— START Source text —

That’s new information too, and information that doesn’t really line up perfectly with the events of Dream Warriors either.  In fact, we saw the Sister’s grave in that film.

Also, when we witness Freddy’s birth (or is it rebirth?) in the film, why is he physically-deformed, a physical terror from birth?  

The real Freddy was a normal person, in terms of appearance, before his burning in the boiler room, right?  

So is Freddy re-born as a monster in this case, because we  are witnessing his rebirth, not a flashback of his original birth, in the movie?  It would be nice to have a bit more clarity about this, but the movie provides none.

These changes are vexing -- and continuity is not at all a strong-point of the Elm Street franchise -- but I admire Dream Child for attempting to be more psychologically adroit and thematically interesting than some of its predecessors.

In particular, I admire the film’s courage in dealing with two important issues involving young adults.  

The first involves Greta.  She feels tremendous pressure from her mother to be “Polly Perfect,” in her own words. This means that she is constantly being monitored in terms of what she eats and what she wars. 

Greta is not seen for who she is, but what kind of fame -- vicarious or direct -- she can bring her to her mother. Greta’s mom is thus an Elm Street Parent in keeping with others we see in the films: one who is corrupt and sinful, and unable to legitimately love her child for who she is. The message, voiced in the film, goes beyond even “pushy parents can drive you nuts.” Rather, parents can create pathology in their children.  And Greta, obsessed with her weight, and eating the right foods (“you are what you eat”) is sick.  She may be bulimic, or even anorexic.

— END Source text —

_Given problem 1_. Turn the lines of the records into a Markdown table with the columns "Row" and "Record line", leaving out blank lines. Begin at the line that has "Transcribe the sheet" and stop after the line that has "A2 G2 A2 F ^A".

— START Dataset —

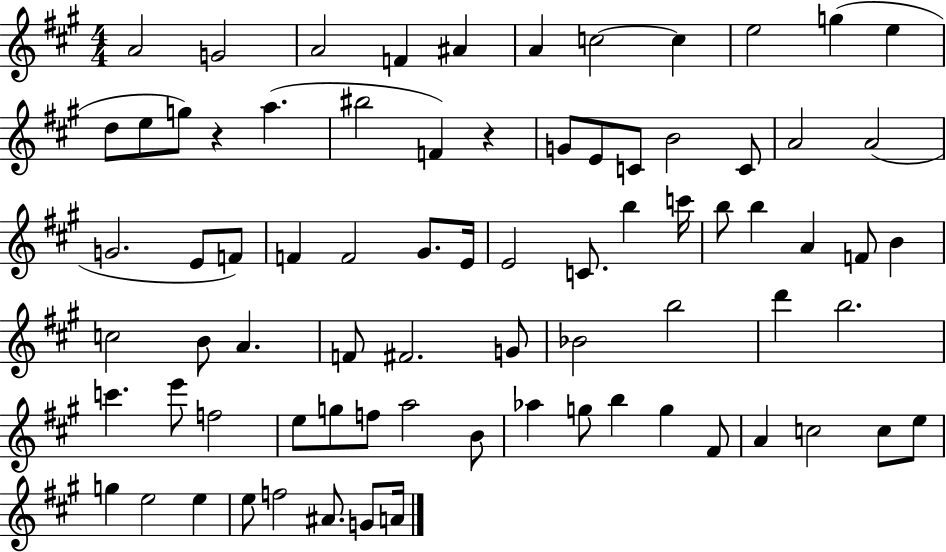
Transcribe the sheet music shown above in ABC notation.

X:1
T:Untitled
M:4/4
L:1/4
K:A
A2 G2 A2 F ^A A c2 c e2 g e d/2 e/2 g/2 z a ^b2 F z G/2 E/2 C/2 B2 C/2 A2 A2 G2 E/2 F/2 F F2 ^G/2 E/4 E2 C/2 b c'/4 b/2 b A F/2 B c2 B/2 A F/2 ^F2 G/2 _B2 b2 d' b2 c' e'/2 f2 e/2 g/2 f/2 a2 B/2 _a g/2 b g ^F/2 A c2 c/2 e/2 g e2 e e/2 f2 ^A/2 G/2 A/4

— END Dataset —
— START Dataset —

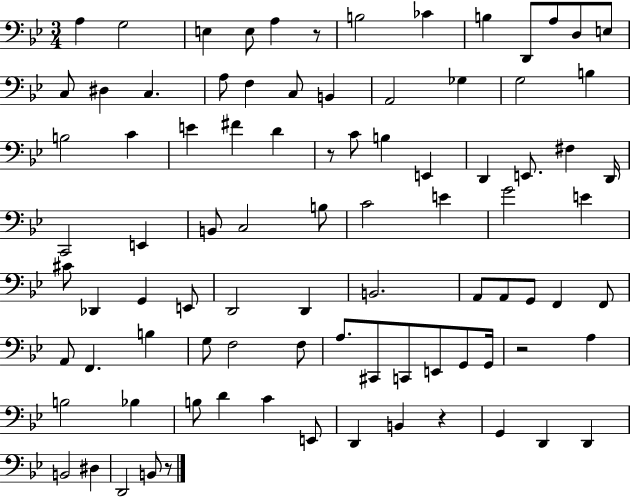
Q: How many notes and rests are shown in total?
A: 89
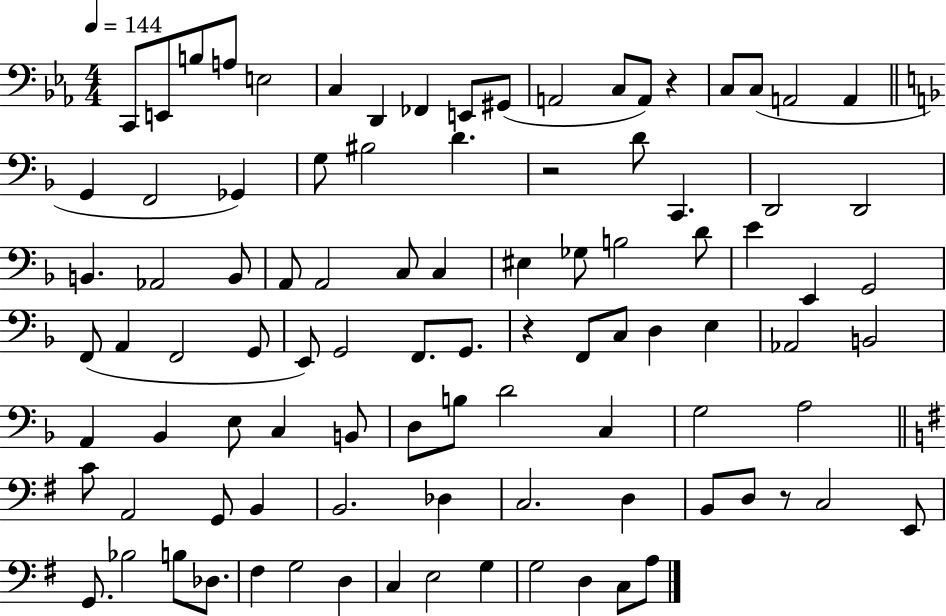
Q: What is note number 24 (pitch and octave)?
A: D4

— END Dataset —

_Given problem 2_. Say whether each statement agrees with the Dream Child review, answering yes or no and quoting the deciding words: (a) Greta feels pressure from her mother to be "Polly Perfect." (b) The writer considers continuity a strong point of the Elm Street franchise. (c) The movie gives a clear explanation of Freddy's rebirth.

_Worked solution 1_.
| Row | Record line |
|---|---|
| 1 | Transcribe the sheet music shown above in ABC notation. |
| 2 | X:1 |
| 3 | T:Untitled |
| 4 | M:4/4 |
| 5 | L:1/4 |
| 6 | K:A |
| 7 | A2 G2 A2 F ^A A c2 c e2 g e d/2 e/2 g/2 z a ^b2 F z G/2 E/2 C/2 B2 C/2 A2 A2 G2 E/2 F/2 F F2 ^G/2 E/4 E2 C/2 b c'/4 b/2 b A F/2 B c2 B/2 A F/2 ^F2 G/2 _B2 b2 d' b2 c' e'/2 f2 e/2 g/2 f/2 a2 B/2 _a g/2 b g ^F/2 A c2 c/2 e/2 g e2 e e/2 f2 ^A/2 G/2 A/4 |

_Worked solution 2_.
(a) Yes: "She feels tremendous pressure from her mother to be “Polly Perfect,” in her own words."
(b) No: "continuity is not at all a strong-point of the Elm Street franchise"
(c) No: "It would be nice to have a bit more clarity about this, but the movie provides none."